As for your other question, in general, multithreading your computation with Julia threads (if possible) and using OPENBLAS_NUM_THREADS=1 should be better than using only a single Julia thread and OPENBLAS_NUM_THREADS=16. The main point is that you can parallelize your specific application much more effectively than OpenBLAS, which can only parallelize the BLAS parts. However, as with every “rule of thumb”, there are exceptions and it can depend on the computation at hand. (BTW, in your case, the rule of thumb seems to hold: compare 16/1 (538) to 1/16 (900).)
Note that the code we’re talking about is mostly using BLAS1, not BLAS2 or BLAS3 calls. That greatly decreases the potential of multithreading. It’s pretty inherent to the algorithm.
Thank you for explaining this to me so clearly. I hadn’t thought about that, I always thought memory bandwidth issues were more rare. What you said seems to describe my code perfectly.
While looking this up, I found thishelpful post as well.
To test this for my code, I ran a little experiment. I set my RAM to different speeds, 4000CL36, 5200CL36, and 6000CL36. I benchmarked the read/write speeds and latencies for each configuration as well as two simulations. The results are below.
4000CL36 64GB (Default)
5200CL36 64GB (OC)
6000CL36 32 GB (XMP)
mu (s)
0.194
0.192
0.193
beta (s)
10.9
10.74
10.885
Read (GB/s)
62
81
92
Write (GB/s)
59
76
83
Latency (ns)
93
75
71
As you can see, the increase in RAM speed (which improves bandwidth, if I understand read/write speeds properly) does not improve the code’s performance. I am not sure what’s going on, I am probably benchmarking the wrong memory metric.

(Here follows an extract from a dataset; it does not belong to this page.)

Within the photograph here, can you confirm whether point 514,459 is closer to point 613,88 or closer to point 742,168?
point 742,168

I’d seen it mentioned in the other thread but honestly didn’t understand it completely, so thank you for this excellent explanation. Thank you for answering everything else as well.
Here, P-cores OC = 5.1 GHz, E-cores OC = 4.0 GHz. \mu is a non-oscillating solution with a simulation run for 100 time units and \beta is an oscillating solution run for 10,000 time units. Julia is run with 20 threas (16 from the P-cores and 4 from the E-cores) and I use BLAS.set_num_threads(1)

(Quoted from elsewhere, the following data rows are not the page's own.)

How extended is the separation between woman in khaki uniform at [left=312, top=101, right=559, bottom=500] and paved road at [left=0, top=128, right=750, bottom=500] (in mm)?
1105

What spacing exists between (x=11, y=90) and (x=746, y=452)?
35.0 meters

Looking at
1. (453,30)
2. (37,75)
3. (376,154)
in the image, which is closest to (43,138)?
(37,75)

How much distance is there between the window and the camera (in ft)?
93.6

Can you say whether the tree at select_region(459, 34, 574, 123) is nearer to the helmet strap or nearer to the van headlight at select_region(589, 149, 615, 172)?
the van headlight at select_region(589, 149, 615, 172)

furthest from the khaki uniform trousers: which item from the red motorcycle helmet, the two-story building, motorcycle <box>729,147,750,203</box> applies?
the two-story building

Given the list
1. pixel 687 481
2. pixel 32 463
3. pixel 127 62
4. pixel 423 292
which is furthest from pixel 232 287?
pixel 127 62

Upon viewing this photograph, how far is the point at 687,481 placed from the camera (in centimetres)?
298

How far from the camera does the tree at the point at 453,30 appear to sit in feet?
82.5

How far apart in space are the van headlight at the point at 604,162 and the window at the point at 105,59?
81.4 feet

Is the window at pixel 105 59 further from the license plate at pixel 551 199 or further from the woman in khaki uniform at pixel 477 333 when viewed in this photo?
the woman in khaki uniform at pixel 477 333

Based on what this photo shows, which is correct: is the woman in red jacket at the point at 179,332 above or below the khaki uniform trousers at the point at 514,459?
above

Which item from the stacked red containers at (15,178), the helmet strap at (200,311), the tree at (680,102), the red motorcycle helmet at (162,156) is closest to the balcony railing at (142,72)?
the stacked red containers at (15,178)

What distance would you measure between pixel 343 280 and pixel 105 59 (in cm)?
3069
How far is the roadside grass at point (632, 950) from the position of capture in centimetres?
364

As you can see, the version with P-cores only runs about 30% faster, which is non-negligible. However, they may very well be a better combination of Julia threads/MKL threads for this hybrid architecture, but I can’t quite wrap my head around it.
Also, haven’t we concluded that the calculation is memory-bound anyway? So throwing more cores at it shouldn’t accelerate it. This might be a bad test.